Pekalongan,  16 November 2018

Penulis





DAFTAR ISI
KATA PENGANTAR.............................................................................         ii
DAFTAR ISI ...........................................................................................        iii
BAB I PENDAHULUAN .......................................................................        4
1.1   Latar belakang.............................................................................       4
1.2  Rumusan masalah .........................................................................        5
1.3  Tujuan makalah ............................................................................        5
BAB II PEMBAHASAN .........................................................................        5
2.1 Pengertian ...................................................................................        5
2.2 Dasar Hukum.............................................................................. .       6
2.3 Ketentuan Zakat Kekayaan Laut............................................ .......     11
2.4 Contoh Penerapan...................................................................... .      12
BAB III PENUTUP .................................................................................      14
3.1  Simpulan ......................................................................................      14
DAFTAR PUSTAKA..............................................................................     15








BAB I
PENDAHULUAN
1.1 Latar Belakang
                         Abu Hanifah, Hasan bin Shalih serta mazhab syi’ah Zadiyah dan para ulama yang sejalan pikirannya dengan Abu Hanifah berpendapat, bahwa hasil kekayaan laut itu, tidak dikenakan zakatnya, karena tidak ada nash yang tegas  dalam penetapan hukumnya.
                        Kemudian ada lagi pendapat lain yang mengatakan bahwa kekayaan hasil laut itu zakatnya 20% (1/5).

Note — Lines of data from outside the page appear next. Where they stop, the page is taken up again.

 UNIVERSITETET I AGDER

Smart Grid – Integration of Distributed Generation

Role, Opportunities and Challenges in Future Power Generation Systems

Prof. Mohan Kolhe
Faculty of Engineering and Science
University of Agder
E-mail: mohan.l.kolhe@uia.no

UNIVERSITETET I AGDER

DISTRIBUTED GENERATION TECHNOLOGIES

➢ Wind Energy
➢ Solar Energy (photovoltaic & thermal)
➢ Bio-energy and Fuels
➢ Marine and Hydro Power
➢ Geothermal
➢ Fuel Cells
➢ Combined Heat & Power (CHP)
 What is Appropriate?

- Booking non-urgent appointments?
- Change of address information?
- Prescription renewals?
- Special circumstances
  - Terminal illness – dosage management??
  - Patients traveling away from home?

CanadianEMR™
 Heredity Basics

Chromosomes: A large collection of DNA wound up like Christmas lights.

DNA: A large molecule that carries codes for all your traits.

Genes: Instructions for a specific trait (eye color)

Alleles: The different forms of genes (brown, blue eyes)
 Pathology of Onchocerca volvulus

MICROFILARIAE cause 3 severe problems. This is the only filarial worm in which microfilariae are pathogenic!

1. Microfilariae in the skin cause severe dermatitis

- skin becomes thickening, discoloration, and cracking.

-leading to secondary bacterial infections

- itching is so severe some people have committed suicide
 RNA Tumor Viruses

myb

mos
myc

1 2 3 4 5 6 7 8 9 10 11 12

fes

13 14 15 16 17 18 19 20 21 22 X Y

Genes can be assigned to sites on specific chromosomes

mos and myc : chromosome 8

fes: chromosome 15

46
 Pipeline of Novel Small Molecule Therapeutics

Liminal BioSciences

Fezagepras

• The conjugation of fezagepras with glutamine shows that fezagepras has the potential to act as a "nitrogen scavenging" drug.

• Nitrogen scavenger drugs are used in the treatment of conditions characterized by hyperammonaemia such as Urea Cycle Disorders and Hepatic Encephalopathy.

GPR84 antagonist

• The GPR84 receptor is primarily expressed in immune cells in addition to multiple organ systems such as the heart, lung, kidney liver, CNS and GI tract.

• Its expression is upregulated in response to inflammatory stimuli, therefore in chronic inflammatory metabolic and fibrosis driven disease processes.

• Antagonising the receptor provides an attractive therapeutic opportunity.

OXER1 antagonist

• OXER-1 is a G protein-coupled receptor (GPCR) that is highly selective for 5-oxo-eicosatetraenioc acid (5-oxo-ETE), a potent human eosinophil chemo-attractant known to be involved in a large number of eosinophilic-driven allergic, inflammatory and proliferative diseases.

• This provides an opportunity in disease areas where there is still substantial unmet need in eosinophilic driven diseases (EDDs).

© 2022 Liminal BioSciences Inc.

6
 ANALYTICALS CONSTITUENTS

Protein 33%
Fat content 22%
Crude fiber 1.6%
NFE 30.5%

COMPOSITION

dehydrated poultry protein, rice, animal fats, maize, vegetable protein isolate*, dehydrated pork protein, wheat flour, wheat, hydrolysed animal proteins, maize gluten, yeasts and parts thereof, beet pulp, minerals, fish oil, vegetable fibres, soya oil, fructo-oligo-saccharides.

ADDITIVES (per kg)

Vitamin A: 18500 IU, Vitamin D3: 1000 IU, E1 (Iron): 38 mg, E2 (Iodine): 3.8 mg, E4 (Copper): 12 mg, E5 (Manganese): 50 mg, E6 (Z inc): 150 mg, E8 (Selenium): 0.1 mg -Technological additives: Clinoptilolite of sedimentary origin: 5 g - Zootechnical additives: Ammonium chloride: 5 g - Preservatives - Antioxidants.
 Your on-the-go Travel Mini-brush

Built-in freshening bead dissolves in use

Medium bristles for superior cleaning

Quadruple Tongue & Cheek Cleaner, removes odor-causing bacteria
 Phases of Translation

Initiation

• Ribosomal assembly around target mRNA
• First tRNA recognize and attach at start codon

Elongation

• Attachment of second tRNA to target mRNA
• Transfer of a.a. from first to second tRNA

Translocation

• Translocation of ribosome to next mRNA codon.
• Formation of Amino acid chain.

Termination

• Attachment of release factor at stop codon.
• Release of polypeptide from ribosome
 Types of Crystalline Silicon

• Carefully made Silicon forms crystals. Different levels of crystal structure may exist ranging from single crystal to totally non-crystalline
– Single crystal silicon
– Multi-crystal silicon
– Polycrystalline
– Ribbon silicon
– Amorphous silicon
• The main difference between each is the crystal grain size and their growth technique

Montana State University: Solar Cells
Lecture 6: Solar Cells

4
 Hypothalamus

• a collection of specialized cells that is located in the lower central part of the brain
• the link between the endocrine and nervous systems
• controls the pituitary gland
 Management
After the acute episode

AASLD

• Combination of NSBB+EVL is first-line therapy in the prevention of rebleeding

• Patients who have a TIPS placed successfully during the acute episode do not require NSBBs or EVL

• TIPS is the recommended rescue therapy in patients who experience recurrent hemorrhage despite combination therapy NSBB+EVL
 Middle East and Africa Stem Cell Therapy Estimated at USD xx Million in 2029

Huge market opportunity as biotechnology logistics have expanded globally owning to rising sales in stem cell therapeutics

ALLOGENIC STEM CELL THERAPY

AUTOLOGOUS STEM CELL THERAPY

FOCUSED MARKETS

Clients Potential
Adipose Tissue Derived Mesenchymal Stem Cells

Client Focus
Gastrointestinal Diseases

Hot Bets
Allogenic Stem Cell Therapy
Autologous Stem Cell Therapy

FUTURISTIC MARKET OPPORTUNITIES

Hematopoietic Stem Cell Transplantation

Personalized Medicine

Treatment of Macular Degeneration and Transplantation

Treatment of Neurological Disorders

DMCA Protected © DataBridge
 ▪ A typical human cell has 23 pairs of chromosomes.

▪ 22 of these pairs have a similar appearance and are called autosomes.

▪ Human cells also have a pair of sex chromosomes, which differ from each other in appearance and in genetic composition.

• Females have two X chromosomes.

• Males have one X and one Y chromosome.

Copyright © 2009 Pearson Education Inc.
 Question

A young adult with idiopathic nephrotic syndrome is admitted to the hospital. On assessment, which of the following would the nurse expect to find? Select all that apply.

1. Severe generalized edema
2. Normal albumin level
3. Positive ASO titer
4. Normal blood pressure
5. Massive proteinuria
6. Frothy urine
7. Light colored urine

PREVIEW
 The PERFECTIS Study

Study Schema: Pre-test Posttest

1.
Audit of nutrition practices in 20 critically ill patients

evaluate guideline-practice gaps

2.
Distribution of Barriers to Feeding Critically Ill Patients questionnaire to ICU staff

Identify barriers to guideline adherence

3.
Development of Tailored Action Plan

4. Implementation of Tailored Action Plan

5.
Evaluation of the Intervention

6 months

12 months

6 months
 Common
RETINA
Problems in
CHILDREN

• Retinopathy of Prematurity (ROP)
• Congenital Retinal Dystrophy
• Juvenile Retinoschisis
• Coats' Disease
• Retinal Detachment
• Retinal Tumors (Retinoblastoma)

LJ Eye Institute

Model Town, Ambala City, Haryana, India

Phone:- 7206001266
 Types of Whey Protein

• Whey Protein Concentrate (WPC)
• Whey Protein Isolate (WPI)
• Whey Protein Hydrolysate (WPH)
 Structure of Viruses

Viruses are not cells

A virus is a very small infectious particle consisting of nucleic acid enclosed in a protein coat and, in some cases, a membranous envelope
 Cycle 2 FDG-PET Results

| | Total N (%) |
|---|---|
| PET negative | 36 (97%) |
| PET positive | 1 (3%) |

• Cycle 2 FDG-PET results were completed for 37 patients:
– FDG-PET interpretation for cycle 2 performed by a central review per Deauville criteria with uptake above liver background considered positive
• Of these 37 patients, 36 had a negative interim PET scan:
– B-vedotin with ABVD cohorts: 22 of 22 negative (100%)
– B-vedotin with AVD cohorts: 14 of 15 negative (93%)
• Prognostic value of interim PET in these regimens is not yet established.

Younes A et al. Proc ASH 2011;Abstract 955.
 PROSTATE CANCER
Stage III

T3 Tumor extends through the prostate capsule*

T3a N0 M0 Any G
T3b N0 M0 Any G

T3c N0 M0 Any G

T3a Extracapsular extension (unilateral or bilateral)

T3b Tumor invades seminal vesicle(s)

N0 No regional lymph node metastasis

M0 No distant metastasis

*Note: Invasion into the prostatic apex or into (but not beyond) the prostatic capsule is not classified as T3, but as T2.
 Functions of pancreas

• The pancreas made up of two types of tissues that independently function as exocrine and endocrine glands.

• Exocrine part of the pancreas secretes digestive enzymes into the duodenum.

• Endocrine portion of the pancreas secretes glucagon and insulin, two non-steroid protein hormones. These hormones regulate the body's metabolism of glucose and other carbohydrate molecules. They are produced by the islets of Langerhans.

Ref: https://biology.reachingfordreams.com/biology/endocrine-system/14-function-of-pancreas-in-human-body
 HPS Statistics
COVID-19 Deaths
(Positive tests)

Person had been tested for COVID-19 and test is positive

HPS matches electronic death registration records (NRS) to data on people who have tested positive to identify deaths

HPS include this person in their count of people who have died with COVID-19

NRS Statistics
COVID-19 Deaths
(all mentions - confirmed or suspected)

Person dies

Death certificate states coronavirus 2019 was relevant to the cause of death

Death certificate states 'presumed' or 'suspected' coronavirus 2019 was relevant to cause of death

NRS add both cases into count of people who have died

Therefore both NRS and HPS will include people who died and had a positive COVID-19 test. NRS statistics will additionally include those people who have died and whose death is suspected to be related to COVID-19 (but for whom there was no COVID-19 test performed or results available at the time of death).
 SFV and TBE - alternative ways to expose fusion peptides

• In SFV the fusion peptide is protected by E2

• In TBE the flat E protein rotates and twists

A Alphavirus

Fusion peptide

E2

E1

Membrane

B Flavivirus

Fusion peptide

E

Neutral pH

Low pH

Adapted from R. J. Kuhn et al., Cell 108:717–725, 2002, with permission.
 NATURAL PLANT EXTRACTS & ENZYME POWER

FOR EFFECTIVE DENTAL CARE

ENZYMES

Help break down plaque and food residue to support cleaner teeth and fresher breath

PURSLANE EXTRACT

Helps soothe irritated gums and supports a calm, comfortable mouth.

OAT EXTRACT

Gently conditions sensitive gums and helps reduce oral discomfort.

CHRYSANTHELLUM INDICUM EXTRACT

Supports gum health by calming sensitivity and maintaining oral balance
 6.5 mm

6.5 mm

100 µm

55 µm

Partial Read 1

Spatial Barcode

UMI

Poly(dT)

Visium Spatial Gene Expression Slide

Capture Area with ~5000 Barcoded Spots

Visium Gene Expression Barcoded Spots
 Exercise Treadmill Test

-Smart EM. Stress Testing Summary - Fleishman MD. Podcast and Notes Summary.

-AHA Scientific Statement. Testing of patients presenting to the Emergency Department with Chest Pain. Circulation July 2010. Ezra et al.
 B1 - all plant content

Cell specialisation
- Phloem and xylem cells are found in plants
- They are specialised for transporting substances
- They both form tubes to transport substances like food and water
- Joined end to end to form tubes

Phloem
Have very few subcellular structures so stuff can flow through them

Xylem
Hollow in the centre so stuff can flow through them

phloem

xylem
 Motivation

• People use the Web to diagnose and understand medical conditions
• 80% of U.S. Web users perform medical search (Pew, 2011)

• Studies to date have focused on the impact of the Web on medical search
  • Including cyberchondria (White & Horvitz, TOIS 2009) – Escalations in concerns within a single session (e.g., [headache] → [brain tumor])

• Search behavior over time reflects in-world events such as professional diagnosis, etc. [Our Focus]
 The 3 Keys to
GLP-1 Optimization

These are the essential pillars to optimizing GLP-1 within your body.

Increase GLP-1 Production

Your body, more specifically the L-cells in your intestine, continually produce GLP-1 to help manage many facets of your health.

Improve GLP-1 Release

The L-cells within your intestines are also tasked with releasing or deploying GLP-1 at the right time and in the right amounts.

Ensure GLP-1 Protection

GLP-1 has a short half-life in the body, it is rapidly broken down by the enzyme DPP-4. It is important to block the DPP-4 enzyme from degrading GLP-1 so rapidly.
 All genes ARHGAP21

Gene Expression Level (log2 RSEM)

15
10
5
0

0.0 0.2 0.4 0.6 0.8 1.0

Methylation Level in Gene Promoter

Ulama yang berpendapat demikian itu diantaranya  Abu Yusuf.
Bagi ulama-ulama yang mewajibkan zakat kita lihat, ada tiga pendapat yang menetapkan besar zakat yang dikeluarkan.
1.      Zakatnya 1/5 (20%) dianalogikan (diqiaskan)kepada ghanimah dan barang tambang yang dihasilkan dari perut bumi.
2.      Zakatnya 1/10 (10%) dianalogikan kepada zakat pertanian.
3.      Zakatnya 2,5% dianalogikan kepada zakat perdagangan.
          Menurut pendapat Imam Maliki dan Syafi’i, besar zakat harus dibedakan, sesuai dengan berat ringannya mengusahakannya, besar biaya atau tidaknya dalam pengelolaannya, apakah 20 % atau 2,5%.
                        Pada zaman sekarang di Indonesia kita lihat ada usaha pengembangan zakat rumput laut, mutiara dan penangkapan ikan dengan alat modern (kapal penangkapan ikan) dan malahan ada yang menyebutnya dengan “pukat harimau” yang menjaring ikan secara besaran-besaran yang mendapat protes dari nelayan-nelayan tradisianal.
Hal tersebut tidak bisa kita katakan bukan kekayaan. Malahan laut cukup banyak menghasilkan kekayaan. Inipun merupakan karunia Allah, mengapa tidak disyukuri sebagaimana karunia lainnya?
                        Mengenai besar pengeluaran zakatnya dapat kita lihat, apakah lebih mendekati barang tambang, pertanian (rumput laut) dan barang dagangan yang besarnya berbeda-beda (20%, 10% dan 2,5%).
                        Mengingat masalah ini adalah masalah ijtihadi (tidak ada ketentuan hokum yang pasti), kita dapat memilih dan menimbang-nimbang, pendapat mana yang agak tepat, dan yang terpenting tidak mengelak dari kewajiban mengeluarkan zakat.


1.2              Rumusan Masalah
2.      Bagaimana pengertian zakat kekayaan laut?
3.      Bagaimana ketentuan zakat kekayaan laut?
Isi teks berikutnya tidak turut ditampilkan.